Articles: Recommended Reading
Nutritional & Health Articles
Ice, no...heat! No, ICE, no...heat! The "p.r.i.c.e." Of Injuries
One of the most common questions we get asked in the office is: "Dr. Wolff, I just sprained my _______, should I ice it or heat it?" Good question! First, let's define just what is a sprain, and what is a strain. Then we'll see if getting in the hot tub will get you into hot water (ooh, bad pun). As some background for you: Aside from seventeen years in practice, I have been team doctor for College Of the Desert, AAA baseball team, Senior Olympics Basketball, and on. I treat you the same as I do them; your auto accident is no different than their football pileup. Your twisted ankle or strained low back gets the same care. Let's see what the two injuries really are:
Strains - I think we all have a pretty good idea about this one - an overexerted muscle or tendon that might even have some tearing (of the muscle and/or tendon) as well. We have all had them before and we know from experience that they're usually a lot better after about three days of rest.
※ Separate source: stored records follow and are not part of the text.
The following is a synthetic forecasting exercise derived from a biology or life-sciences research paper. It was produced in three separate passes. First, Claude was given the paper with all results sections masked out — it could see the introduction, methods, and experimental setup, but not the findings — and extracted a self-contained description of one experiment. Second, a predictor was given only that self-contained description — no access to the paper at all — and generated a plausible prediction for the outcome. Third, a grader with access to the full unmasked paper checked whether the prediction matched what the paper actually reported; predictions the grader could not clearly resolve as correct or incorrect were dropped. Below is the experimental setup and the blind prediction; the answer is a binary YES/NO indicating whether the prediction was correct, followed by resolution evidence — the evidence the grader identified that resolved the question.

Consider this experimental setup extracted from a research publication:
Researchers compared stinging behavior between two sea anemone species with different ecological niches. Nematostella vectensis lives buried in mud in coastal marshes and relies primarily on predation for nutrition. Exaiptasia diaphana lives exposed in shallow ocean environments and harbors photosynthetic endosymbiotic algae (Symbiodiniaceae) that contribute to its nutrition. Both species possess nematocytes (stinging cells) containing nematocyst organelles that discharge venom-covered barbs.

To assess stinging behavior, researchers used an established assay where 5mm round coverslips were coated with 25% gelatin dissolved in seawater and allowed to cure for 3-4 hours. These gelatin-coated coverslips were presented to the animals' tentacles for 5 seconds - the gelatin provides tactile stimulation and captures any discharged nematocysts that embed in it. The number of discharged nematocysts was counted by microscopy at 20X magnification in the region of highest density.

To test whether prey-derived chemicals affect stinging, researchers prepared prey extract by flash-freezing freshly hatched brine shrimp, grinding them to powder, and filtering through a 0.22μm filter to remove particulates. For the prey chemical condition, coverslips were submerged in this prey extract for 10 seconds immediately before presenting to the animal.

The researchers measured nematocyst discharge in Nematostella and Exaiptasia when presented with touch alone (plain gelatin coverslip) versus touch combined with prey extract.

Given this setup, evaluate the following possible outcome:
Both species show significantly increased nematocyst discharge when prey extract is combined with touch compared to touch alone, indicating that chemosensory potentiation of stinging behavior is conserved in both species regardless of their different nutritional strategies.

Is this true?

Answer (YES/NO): NO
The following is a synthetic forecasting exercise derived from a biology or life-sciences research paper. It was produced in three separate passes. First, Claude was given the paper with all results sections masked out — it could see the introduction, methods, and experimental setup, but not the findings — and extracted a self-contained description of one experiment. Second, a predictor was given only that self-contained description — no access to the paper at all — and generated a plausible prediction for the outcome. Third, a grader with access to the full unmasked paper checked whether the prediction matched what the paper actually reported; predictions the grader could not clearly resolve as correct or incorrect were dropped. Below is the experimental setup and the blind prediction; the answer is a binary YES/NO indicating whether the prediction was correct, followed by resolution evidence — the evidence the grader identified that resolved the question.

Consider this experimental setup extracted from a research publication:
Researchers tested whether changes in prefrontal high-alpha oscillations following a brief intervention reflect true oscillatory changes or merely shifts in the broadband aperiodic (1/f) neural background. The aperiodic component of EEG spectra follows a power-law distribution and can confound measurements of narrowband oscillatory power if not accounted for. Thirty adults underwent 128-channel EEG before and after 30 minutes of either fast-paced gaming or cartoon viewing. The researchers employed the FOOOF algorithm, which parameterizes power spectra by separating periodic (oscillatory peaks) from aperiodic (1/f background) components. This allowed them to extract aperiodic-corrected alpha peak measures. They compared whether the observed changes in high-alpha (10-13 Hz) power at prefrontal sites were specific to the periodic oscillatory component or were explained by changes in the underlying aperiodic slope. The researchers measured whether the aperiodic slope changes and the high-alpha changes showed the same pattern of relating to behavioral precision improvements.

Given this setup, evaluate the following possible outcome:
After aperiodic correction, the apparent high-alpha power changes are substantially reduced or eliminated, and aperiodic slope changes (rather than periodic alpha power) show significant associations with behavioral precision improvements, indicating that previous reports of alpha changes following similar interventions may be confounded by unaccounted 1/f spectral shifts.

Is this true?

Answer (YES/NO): NO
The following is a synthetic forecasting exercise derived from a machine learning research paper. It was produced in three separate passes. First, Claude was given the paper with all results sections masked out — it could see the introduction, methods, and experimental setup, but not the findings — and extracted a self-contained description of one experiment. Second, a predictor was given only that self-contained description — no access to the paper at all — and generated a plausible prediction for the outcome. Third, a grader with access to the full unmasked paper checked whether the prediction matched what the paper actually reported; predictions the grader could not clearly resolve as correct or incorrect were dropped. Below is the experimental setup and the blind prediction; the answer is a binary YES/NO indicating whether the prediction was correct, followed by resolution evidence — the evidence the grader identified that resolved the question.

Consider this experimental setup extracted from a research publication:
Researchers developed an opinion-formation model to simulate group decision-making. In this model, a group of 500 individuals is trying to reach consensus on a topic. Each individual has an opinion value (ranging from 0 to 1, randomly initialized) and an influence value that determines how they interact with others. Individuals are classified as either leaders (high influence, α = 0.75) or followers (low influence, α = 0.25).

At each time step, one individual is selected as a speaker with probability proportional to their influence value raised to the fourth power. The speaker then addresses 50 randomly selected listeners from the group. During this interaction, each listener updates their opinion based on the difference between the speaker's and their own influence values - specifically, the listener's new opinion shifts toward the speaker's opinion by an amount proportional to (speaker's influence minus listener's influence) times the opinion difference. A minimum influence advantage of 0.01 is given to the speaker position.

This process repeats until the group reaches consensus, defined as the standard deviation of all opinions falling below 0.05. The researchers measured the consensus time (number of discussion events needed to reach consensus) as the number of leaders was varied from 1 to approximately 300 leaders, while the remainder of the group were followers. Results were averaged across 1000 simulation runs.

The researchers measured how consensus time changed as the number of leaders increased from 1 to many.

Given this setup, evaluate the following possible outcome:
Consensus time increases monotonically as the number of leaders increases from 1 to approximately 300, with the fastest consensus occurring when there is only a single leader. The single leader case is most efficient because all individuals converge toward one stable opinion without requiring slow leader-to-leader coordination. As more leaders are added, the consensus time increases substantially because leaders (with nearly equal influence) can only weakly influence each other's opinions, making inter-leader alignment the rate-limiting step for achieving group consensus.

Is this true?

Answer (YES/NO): YES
Sprains are a totally different animal. With a sprain, a joint is affected and it isn't pretty. The tissue that surrounds the joint - the joint capsule - may be damaged, maybe even the joint cartilage, but ligaments are always damaged in a sprain. Ligaments are the tough fibers that connect bone to bone; holding it all together. Ligaments are strong, but they don't like to stretch and they hate to be torn. Sprains differ from strains too because they heal slower, and often require a second and just as important phase of treatment: rehabilitation to restore and prevent problems down the road. FYI: The vertebrae that make up your spine have discs, sure, but when you hurt your back, you almost always sprain one of the joints that connect between back bones.
Now we know that strains are muscle/tendon and sprains are joint/ligament. So what treatment do we do? Sometimes with an injury we will both sprain the joint and strain a nearby tendon or two. The good news is that your initial treatment is the same for the strain as it is for the sprain. So which is it, ice or heat? ......and the winner is ......ice! You're nodding your head, you already knew that, right? But, you've likely been told something like "ice for the first 48 hours, then heat." Mmmmn, that's half right. When we apply ice (and I don't mean the side of a cocktail glass, Mr. L.!) the goal is to reduce swelling to the injured area - muscle, tendon, joint, ligament, whatever. So the key is really:
Ice for the first 4 days, or for as long as there is still swelling
Heat is BAD after an injury. Heat is our enemy because we need to reduce swelling, right? Heat increases swelling, and that slows and even prevents healing from occurring. We have to get the swelling out so we can get the healing in. At the top of this article I gave you a word to remember all the right things to do after an injury: P.R.I.C.E.*
*Protect the area - don't re-injure! *Rest - 4 days of rest will really help; active rest is better yet. You can still ride the stationary bike if you strained a bicep! *Ice - 10-20 minutes with the ice pack directly on the skin, or a piece of paper towel between only! No cloth towels, here. I know we all hate the cold, it's why we moved here! Too bad, so sorry, you have to have to have to ice it down. Just look on the sidelines of any football game, at the throwing arm of any pitcher after the game and you'll see for yourself. *Compress - use an ace-type elastic bandage to help reduce swelling. But, don't use a neoprene - wetsuit-type - pull on support, they trap heat and that's verboten. The compression can come off whenever you need a break from it, but the more time with it, the better off you are. *Elevate - get the injury up and above your heart whenever possible. (Obviously this is highly dependant on just what you injured, so don't bust my chops on this one, ok?). Note to Self: "Icy-Hot" is not ice, not a substitute for ice! (but it is ok to rub on to knock down the pain for a few hours here and there)
Okay, so you turned your ankle getting off the stepladder last week. You remembered my fabulously informative article and rested, iced, compressed and elevated that hurt paw for three days. Is it still badly swollen? If yes, then go directly to your chiropractor or primary care provider (medical doctor) for evaluation. It may be a bad sprain taking longer to heal. Your health care pro will diagnose, and depending on the situation, will provide therapy, X-rays, crutches, splints, etc. The point here is to pay some attention to your body and do the right thing. It's time to get a professional opinion when the injury is not getting better, otherwise you may have permanent problems far greater than the original condition.
Oh, and by the way, chiropractic manipulation of sprained extremities has been shown to cut healing time. This makes sense since as I mentioned above your spine is made up of dozens of joints, the very things that chiropractors adjust to get you better, faster.